I'm creating a mysql database for my android app to save and load a top 10 highscore system. I've some knowledge of php and mysql over the years however I'm no expert. Any help is appreciated:

The full code is:

<?php
define("DB_DSN",'yourdbname');
define("DB_HOST",'localhost');
define("DB_USER",'yourdblogin');
define("DB_PASS",'yourdbpass');
 
// Connecting, selecting database
$link = mysql_connect(DB_HOST, DB_USER, DB_PASS) or die('Could not connect: ' . mysql_error());
mysql_select_db(DB_DSN) or die('Could not select database');
 
if(isset($_GET)) {
    $playername = base64_decode($_GET["playername"]);
    $password = base64_decode($_GET["password"]);
    $query = 'SELECT * FROM players WHERE playername="' . mysql_real_escape_string($playername) . '" or email="' . mysql_real_escape_string($loginid) . '"';
    $dbresult = mysql_query($query, $link);
    if (!$dbresult) {
        //echo "query failed";
        $result = array();
        $result["result"] = 403;
        $result["message"] = mysql_error();
        echo json_encode($result);
        mysql_free_result($dbresult);
        exit;
    }
    $player = mysql_fetch_array($dbresult, MYSQL_ASSOC);
    if (strcmp($player["password"],md5($password)) == 0) {
        $result = array();
        $result["result"] = 200;
        $result["message"] = "Success";
        $result["playername"] = $player["playername"];
        $result["firstname"] = $player["firstname"];
        $result["lastname"] = $player["lastname"]; 
        $query = sprintf("UPDATE players SET lastlogin=NOW() WHERE id=%s;", $player["id"]);
        $uresult = mysql_query($query, $link);
        if ($uresult) {
            //code if your update failed.  Doesn't really impact what we are doing. so do nothing.
        }
        echo json_encode($result);
    } else {
        //echo "password mismatch";
        $result = array();
        $result["result"] = 403;
        $result["message"] = "Forbidden";
        echo json_encode($result);
    }
} else {
    $result = array();
    $result["result"] = 400;
    $result["message"] = "Bad Request";
    echo json_encode($result);
}
exit;

and it breaks on line 8:

$link = mysql_connect(DB_HOST, DB_USER, DB_PASS)
    or die('Could not connect: ' . mysql_error());

Answer 1

Not sure if your fixed this or not.

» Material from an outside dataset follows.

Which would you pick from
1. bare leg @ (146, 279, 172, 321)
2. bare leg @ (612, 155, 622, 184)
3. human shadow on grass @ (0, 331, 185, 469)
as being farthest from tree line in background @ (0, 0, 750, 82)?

It was a long time ago.

but this is how you could easily find errors in either your php code or your query.

1. To start add the following to the top of your php file (right after opening [

   error_reporting(E_ALL); ini_set('display_errors', 'on');

This will show you what php errors you have on the page.

2. Then check your query error by using

   $sql = your sql query
   $query = mysqli_query($link, "$sql") or die(mysqli_error($link);
   

The second will print the mysql error, which in turn you can then use to fix your problem .

You can always use the above to find problems.